Mais ce qui capturait vraiment mon esprit, c’était l’embouchure du fleuve. À Niayam, ce village qui bordait le fleuve, l’ancienne embouchure me fascinait. Là, sous mes yeux d’enfant émerveillé, se jouait un phénomène naturel d’une beauté mystique : la rencontre des eaux du fleuve Sénégal et de l’océan Atlantique. L’une douce, l’autre salée, ces deux masses d’eau s’approchaient, se frôlaient, mais ne se mélangeaient jamais véritablement. Cette barrière invisible qui les séparait restait pour moi un mystère profond. Comment l’eau pouvait-elle se comporter ainsi ? Pourquoi ne se fondaient-elles pas l’une dans l’autre ? Cette énigme éveillait en moi une curiosité sans fin, un questionnement presque métaphysique.
Bien des années plus tard, alors que j’apprenais le Coran, j’ai trouvé dans la sourate 55, Ar-Rahmane, une réponse à ce mystère qui m’avait tant intrigué.
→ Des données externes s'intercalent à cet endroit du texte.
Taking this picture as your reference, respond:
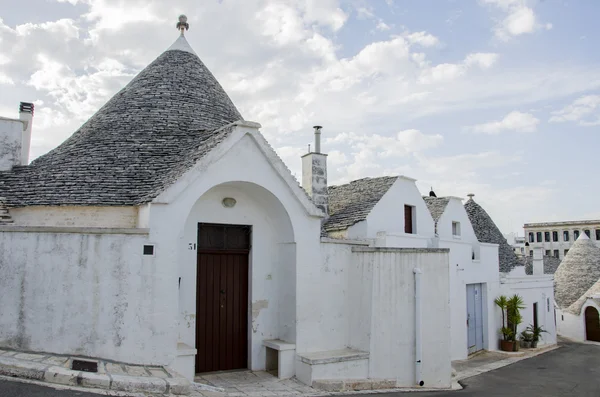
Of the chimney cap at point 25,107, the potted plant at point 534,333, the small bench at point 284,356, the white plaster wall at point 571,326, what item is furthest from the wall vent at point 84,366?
the white plaster wall at point 571,326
Cette révélation m’a bouleversé, car elle venait donner sens à cette fascination que j’éprouvais depuis l’enfance. Ce phénomène, que je contemplais dans l’émerveillement et l’incompréhension, était en réalité une manifestation de la puissance divine, une preuve tangible de l’ordre divin dans l’univers.
Le crépuscule à Gandiol, avec ses lumières, ses odeurs, ses rituels et ses mystères, était bien plus qu’un simple moment de la journée. C’était une véritable expérience spirituelle, une invitation à contempler non seulement la beauté de la nature, mais aussi la profondeur des lois invisibles qui régissent le monde. Chaque soir, alors que le Soleil disparaissait derrière l’horizon, je me sentais en connexion avec quelque chose de plus grand, une force silencieuse mais présente, qui guidait aussi bien le cours des rivières que celui de nos vies.